Lina turned around and saw him standing there, grinning. She'd groped for the bottle of mace she kept in her pocket when she went out; the city wasn't safe, no matter who or where you were. He'd laughed and told her he had a job for her. Her. Lina inverse.
She should have listened to her head, telling her what happened to young girls following strange men offering "jobs". But her stomach and head hurt from lack of food, her heart hurt from lack of hope. Her soul hurt from lack of life. She had nothing worth stealing but an old laptop safely locked away in her room. She had no looks worth raping or selling. She had no money to buy drugs. So she allowed herself this one hope, this one chance. Maybe, maybe this would be her chance, her saving grace. Maybe this was real, maybe she could have a job. Maybe she could pay for rent, pay for her food, her...
Maybe she could afford canvases. Maybe she could buy herself some paint. Her hands ached for a brush, a stick of graphite. So she went with the smiling man, like a lost puppy, not knowing what she was getting herself into.
He'd given her a job. It was computers, but it paid amazingly well. She'd been their chief hacker, their best. She got into other's computers, ruined their databases, stole and copied their products to ruin them. She'd felt pangs of guilt, but it was eat or be eaten, every man for himself, right?
Right?
She put it into the back of her head, ignoring the little voice that wondered what these people would do when their jobs were taken away.
"Denounce god. What has he ever done for you? Throw that and your old life away. I can help you build a new one."
She'd been young, innocent...and stupid. She'd fallen in love. Fallen in love with evil, with the man who convinced her he loved her back. With Xellos.
"Denounce god. What has he ever done for you? Throw that and your old life away. I can help you build a new one."

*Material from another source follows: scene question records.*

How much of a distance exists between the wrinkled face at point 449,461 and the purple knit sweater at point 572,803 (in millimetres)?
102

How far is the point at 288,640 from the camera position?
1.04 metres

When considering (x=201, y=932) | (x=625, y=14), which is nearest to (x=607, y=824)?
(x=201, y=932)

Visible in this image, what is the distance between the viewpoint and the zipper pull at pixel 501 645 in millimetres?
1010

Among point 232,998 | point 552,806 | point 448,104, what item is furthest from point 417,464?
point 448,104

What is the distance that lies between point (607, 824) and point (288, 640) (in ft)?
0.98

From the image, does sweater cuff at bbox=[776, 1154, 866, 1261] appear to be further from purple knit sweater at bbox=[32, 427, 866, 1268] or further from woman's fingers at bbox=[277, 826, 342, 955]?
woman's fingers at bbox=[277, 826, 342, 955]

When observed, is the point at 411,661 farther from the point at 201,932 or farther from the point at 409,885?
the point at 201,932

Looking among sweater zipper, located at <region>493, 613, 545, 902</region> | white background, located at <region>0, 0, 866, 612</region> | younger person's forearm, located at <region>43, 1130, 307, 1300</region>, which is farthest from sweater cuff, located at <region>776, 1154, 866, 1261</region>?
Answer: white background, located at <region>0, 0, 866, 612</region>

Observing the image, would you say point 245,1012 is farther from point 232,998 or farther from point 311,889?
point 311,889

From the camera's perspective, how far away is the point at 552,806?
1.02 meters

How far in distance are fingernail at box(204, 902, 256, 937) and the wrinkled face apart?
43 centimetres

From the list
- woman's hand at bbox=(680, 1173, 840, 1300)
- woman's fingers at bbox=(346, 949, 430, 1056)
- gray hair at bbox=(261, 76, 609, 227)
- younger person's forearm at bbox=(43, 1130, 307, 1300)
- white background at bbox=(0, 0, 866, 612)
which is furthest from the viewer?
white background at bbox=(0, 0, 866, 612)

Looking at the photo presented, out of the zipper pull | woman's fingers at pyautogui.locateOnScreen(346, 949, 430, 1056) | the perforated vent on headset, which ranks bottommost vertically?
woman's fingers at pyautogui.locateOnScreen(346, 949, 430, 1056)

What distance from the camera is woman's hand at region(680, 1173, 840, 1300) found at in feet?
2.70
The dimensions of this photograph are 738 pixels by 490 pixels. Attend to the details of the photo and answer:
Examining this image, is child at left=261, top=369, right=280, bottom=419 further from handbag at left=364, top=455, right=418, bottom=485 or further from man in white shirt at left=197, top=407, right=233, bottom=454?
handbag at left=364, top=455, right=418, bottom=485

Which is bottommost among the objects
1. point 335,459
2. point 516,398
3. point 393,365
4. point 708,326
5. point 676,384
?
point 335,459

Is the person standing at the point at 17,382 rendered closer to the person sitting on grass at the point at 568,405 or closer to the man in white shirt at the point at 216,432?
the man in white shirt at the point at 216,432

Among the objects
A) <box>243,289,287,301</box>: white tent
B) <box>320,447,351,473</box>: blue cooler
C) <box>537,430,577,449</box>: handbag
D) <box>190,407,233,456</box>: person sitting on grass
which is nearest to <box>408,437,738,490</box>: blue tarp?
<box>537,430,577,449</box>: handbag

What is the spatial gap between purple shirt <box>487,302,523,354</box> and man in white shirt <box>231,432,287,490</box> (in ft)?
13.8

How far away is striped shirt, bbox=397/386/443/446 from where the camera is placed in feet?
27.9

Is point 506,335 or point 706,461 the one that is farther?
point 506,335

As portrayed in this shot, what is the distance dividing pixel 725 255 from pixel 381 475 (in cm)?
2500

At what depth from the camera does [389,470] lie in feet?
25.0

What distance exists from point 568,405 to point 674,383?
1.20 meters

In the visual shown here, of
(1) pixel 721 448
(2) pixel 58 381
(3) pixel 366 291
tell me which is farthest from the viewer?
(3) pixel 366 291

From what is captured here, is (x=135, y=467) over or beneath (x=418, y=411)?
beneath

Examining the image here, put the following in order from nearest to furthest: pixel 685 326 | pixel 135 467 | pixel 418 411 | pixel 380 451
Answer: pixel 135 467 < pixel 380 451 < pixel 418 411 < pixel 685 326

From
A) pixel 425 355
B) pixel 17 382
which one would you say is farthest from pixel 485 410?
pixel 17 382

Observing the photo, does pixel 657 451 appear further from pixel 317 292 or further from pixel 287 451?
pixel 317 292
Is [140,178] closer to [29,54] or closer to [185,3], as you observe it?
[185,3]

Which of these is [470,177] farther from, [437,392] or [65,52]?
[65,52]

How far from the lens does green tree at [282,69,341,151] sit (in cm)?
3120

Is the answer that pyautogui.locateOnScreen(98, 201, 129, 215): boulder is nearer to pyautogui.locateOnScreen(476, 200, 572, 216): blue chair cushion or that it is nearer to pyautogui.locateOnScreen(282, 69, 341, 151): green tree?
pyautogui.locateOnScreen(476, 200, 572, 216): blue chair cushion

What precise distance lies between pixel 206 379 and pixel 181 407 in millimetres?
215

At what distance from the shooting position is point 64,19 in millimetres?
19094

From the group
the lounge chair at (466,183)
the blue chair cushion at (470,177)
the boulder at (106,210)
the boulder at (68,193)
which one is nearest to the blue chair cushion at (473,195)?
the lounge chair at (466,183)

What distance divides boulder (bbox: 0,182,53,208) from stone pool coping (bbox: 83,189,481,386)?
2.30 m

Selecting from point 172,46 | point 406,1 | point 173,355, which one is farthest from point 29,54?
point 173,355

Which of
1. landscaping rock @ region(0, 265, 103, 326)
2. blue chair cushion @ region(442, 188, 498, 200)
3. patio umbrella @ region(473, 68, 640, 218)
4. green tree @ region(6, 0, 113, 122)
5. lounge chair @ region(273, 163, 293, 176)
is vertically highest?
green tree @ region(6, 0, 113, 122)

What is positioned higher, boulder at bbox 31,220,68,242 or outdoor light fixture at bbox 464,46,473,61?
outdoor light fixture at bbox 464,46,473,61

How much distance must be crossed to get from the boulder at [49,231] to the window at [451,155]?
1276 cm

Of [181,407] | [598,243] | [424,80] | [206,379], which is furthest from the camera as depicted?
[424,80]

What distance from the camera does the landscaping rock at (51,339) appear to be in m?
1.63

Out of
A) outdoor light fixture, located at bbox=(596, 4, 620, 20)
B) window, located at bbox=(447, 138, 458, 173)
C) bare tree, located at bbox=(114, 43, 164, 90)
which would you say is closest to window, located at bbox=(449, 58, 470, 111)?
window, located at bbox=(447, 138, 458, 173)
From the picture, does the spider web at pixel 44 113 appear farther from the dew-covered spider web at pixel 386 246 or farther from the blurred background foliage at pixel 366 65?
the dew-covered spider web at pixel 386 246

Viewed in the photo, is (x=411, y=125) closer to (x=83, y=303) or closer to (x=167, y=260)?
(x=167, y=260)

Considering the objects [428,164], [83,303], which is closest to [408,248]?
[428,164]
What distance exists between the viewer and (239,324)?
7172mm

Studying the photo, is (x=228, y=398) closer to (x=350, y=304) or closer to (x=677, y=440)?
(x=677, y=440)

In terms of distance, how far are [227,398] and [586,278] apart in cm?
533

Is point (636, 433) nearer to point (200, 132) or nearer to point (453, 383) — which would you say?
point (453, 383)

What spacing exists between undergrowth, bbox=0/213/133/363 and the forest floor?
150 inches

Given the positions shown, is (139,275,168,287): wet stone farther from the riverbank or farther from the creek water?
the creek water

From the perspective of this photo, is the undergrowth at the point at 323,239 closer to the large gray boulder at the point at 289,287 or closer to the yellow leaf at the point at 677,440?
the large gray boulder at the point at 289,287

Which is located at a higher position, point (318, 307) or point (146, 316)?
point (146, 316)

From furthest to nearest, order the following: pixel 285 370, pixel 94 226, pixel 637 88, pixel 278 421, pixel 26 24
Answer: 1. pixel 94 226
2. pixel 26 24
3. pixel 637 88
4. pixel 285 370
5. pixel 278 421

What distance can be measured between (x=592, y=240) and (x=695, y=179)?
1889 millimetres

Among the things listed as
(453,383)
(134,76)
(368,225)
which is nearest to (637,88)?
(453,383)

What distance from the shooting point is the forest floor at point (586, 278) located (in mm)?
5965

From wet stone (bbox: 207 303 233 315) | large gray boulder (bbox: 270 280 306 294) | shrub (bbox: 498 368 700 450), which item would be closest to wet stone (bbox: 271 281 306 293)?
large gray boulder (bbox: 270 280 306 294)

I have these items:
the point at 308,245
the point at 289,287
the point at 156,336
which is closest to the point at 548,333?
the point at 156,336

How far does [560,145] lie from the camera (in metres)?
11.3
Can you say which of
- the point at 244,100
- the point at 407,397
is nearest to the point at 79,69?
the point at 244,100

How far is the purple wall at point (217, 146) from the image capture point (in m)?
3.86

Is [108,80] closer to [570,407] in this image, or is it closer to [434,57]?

Her life had always sucked. What was the harm in doing that? It had made her feel tremendously better. He loved her, she knew that. He was the only one in her life that showed her the least bit of affection and care. He was the only one that didn't hate her for being there. Her father had hated her because she was like her mother. Her mother hated her because she was a mistake, a mistake the family couldn't afford. Her sister had hated her because Lina was the reason she couldn't have a pair of skates, have a bike, eat something besides speghetti for dinner every night and have cable. He boss had hated her because she wouldn't bow down and admit he was right. Her foster parents, when her mother and father were put into jail for drug dealing, didn't hate her, but that was almost worse. She was an easy way for them to get money, nothing more. They didn't care in the least bit about her.
Xellos held her and told her he loved her.
"Denounce god. What has he ever done for you? Throw that and your old life away. I can help you build a new one."
He'd said he would always be there for her, always care for her, always catch her when she fall and kiss her tears away.
"Denounce god. What has he ever done for you? Throw that and your old life away. I can help you build a new one."
She'd fallen for him entirely. She loved him. She loved him with all her heart and if he'd told her to leap into the river wearing plate-mail, she would have. She would have done anything for him.
"Denounce god. What has he ever done for you? Throw that and your old life away. I can help you build a new one."
It had seemed like a good idea. She'd screamed it into the frosty might air, glorying in the feeling of power it gave her. God had never done anything for her. He'd made her life miserable. He'd broken her heart, ripped at her soul, torn open her life. She didn't need him.
She'd turned, smiling to Xellos.
"There. Feel better?"
"Amazingly." She smiled. I'm going for a walk.
"Don't forget your mace."
"Of course not."
The mace didn't help her when she was staring into the headlights of the semi.
Lina rolled over and stilled her thoughts. She didn't need to spend another night in tears. She was fine. Finally, curled in a tight ball and holding ht covers snug about her, she drifted into a restless sleep.